I sistemi di rating, tra i quali il LEED è senz’altro uno dei più autorevoli e diffusi, consentono di determinare il livello di performance degli edifici mediante la valutazione dei criteri prestazionali, permettendo di rendicontare in maniera strutturata il livello qualitativo e quantitativo e l’impatto dell’attività antropica già in fase di progettazione, ed eventualmente mitigarlo adottando le misure da essi consigliati. Nell’ambito di un’effettiva transizione ecologica, l’utilizzo di questi nuovi protocolli propone un cambio di paradigma e un nuovo e differente approccio tecnico-formale alla progettazione: un approccio di tipo olistico, integrato e multidisciplinare, che abbia la sostenibilità tra i propri obiettivi e principi ispiratori. Inoltre, un approccio bio-eco-sostenibile deve essere attentamente considerato soprattutto per quelle tipologie di edifici considerati più “sensibili”, come lo spazio scolastico da cui dipendono l’apprendimento e soprattutto la crescita e il benessere dell’individuo: “l’edificio crea il metodo”.

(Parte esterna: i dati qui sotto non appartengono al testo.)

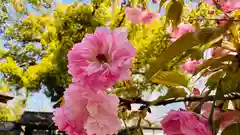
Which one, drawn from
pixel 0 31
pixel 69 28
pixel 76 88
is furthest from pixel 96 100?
pixel 0 31

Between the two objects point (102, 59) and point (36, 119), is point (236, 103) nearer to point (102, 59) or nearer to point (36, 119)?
point (102, 59)

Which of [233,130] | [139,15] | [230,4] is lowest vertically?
[233,130]

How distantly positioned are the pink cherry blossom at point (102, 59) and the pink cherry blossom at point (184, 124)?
60 mm

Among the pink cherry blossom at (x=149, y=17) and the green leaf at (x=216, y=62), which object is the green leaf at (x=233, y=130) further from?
the pink cherry blossom at (x=149, y=17)

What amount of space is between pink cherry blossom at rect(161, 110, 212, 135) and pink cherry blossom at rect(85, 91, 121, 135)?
0.15 ft

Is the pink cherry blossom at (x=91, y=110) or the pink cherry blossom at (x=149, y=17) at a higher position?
the pink cherry blossom at (x=149, y=17)

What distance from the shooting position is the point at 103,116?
1.08 ft

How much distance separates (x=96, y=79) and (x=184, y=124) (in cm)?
9

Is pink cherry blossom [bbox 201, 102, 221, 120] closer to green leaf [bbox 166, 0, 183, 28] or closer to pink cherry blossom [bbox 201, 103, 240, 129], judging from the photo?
pink cherry blossom [bbox 201, 103, 240, 129]

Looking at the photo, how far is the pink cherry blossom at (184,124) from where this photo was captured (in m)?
0.27

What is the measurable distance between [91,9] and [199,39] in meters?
5.04

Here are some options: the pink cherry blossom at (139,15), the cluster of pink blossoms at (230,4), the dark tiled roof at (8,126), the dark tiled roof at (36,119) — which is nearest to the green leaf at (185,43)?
the cluster of pink blossoms at (230,4)

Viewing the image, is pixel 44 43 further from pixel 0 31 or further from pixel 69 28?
pixel 0 31

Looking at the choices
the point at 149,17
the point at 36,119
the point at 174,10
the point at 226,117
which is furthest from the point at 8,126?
the point at 226,117
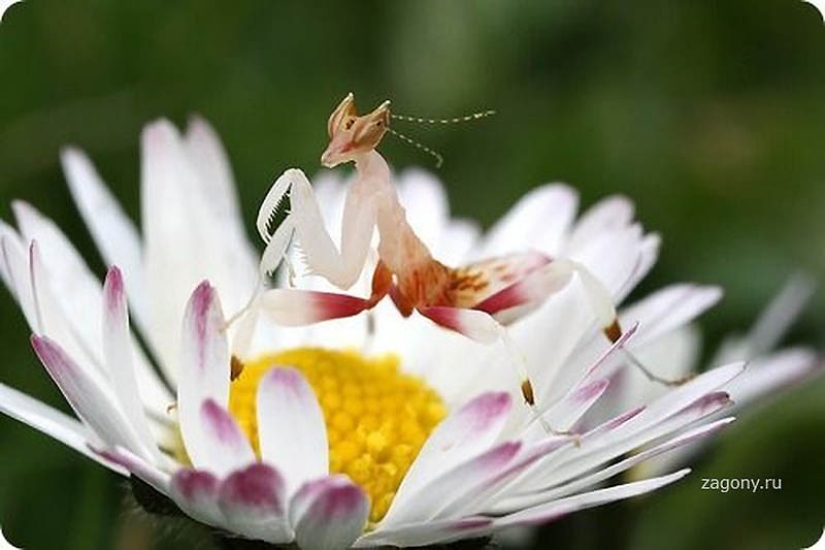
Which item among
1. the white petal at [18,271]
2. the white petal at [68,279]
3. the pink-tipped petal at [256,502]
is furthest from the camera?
the white petal at [68,279]

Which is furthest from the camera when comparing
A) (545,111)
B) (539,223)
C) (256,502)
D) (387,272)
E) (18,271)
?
(545,111)

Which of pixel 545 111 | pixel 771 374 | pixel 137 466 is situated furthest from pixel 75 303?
pixel 545 111

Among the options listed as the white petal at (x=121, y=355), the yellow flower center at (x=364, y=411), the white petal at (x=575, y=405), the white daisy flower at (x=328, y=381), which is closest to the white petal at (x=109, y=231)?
the white daisy flower at (x=328, y=381)

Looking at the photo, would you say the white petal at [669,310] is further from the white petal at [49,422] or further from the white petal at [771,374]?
the white petal at [49,422]

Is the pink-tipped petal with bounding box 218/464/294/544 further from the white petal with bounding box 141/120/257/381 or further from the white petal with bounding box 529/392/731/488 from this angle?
the white petal with bounding box 141/120/257/381

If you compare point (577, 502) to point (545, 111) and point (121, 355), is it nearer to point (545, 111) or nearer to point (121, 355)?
point (121, 355)

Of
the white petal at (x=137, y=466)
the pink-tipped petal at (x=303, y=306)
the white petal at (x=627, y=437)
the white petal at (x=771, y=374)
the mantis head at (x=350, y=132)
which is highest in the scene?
the mantis head at (x=350, y=132)
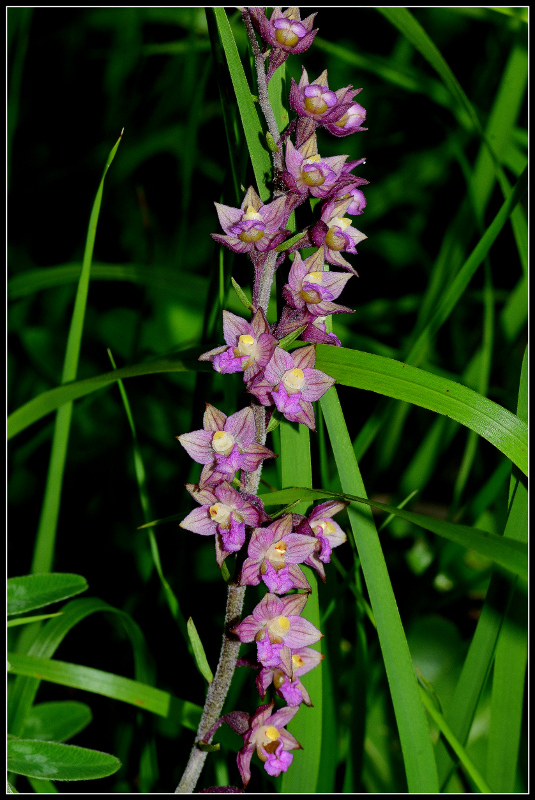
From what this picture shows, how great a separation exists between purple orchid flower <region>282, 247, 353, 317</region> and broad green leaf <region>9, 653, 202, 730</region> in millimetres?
1067

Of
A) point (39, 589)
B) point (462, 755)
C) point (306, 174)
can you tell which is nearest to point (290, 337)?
point (306, 174)

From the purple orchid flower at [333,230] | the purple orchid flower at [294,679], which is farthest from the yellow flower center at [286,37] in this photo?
the purple orchid flower at [294,679]

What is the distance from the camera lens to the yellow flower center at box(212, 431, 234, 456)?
120 cm

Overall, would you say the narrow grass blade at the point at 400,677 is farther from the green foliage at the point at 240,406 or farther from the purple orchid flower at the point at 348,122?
the purple orchid flower at the point at 348,122

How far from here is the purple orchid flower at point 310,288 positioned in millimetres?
1212

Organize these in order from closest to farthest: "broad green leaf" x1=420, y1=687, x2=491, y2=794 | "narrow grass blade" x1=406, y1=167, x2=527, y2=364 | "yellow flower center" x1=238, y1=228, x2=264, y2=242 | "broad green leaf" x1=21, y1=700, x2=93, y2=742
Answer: "yellow flower center" x1=238, y1=228, x2=264, y2=242
"broad green leaf" x1=420, y1=687, x2=491, y2=794
"narrow grass blade" x1=406, y1=167, x2=527, y2=364
"broad green leaf" x1=21, y1=700, x2=93, y2=742

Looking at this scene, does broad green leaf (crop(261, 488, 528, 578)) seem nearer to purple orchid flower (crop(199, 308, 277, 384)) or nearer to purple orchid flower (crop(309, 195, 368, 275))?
purple orchid flower (crop(199, 308, 277, 384))

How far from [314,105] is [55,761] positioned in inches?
61.2

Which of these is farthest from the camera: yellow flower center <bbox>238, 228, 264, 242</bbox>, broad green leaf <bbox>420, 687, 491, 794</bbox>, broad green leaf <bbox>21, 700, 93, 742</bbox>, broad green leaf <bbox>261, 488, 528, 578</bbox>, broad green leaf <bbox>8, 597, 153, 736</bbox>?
broad green leaf <bbox>21, 700, 93, 742</bbox>

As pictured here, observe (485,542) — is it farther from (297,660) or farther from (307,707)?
(307,707)

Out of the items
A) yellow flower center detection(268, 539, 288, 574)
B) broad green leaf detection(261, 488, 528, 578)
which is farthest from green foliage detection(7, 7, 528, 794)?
yellow flower center detection(268, 539, 288, 574)

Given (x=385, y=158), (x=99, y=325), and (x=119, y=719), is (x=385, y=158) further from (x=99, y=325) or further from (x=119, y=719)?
(x=119, y=719)

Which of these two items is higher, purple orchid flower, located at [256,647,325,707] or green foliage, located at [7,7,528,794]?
green foliage, located at [7,7,528,794]

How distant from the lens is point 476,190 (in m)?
2.37
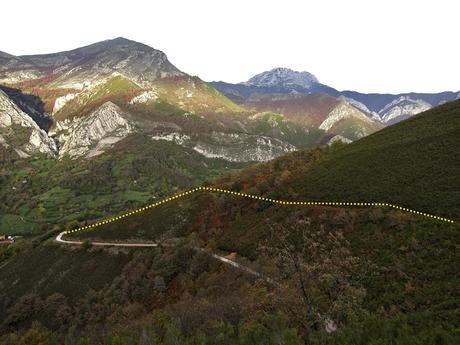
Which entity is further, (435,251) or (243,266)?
(243,266)

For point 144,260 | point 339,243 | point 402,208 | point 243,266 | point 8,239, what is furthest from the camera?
point 8,239

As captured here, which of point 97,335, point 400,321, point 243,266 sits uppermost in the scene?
point 400,321

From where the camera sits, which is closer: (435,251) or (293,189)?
(435,251)

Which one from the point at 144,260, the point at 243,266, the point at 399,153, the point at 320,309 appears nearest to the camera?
the point at 320,309

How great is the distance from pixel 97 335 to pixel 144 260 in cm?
2534

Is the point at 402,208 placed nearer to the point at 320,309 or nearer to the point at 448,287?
the point at 448,287

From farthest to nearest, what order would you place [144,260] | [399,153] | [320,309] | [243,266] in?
[144,260], [399,153], [243,266], [320,309]

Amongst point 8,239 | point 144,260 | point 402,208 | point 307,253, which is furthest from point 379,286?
point 8,239

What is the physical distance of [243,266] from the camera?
70562mm

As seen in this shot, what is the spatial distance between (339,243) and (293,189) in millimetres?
30372

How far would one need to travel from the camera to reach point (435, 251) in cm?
4978

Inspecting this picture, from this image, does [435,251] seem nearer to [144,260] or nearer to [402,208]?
[402,208]

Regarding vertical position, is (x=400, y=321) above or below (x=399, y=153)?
below

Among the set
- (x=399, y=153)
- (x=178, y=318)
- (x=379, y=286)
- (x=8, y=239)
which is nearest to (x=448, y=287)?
(x=379, y=286)
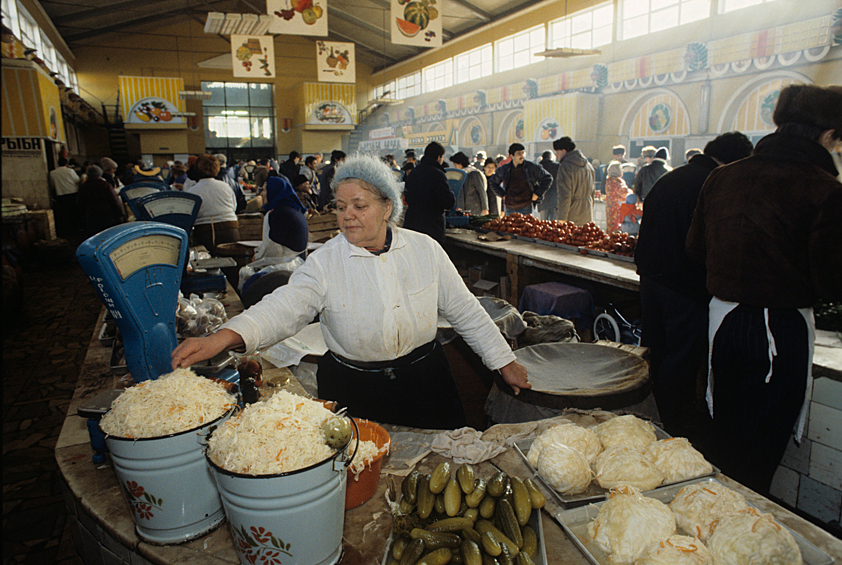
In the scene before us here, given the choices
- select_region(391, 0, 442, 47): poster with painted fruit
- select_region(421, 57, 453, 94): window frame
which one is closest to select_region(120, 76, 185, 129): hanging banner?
select_region(421, 57, 453, 94): window frame

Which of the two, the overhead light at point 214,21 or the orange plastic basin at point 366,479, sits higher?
the overhead light at point 214,21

Il patrimonio immobiliare italiano dell’edilizia scolastica (oltre 42.000 edifici) risulta essere attualmente inadeguato con uno stato di conservazione mediamente non buono, -spesso dovuto alla “anzianità” delle strutture – a prestazioni energetiche tutt’altro che ottimali, a problemi di sicurezza antisismica e a una collocazione su parti del territorio particolarmente fragili dal punto di vista idrogeologico. Alla luce di questi dati, è evidente la necessità e l’urgenza di una profonda revisione degli edifici scolastici, unitamente a una corretta programmazione delle nuove edificazioni, uno dei punti nodali dell’agenda della politica italiana. Il concetto di innovazione è entrato dunque di diritto anche nel mondo della scuola. È in questo contesto di rinnovamento che si inserisce il concorso indetto dal comune di Biassono che intende riunire in un unico nuovo complesso scolastico altamente performante le scuole primarie esistenti molto energivore, con l’obiettivo di razionalizzare gli spazi, ridurre i costi di gestione e manutenzione nonché migliorare l’offerta didattica e aumentare il confort e benessere interno.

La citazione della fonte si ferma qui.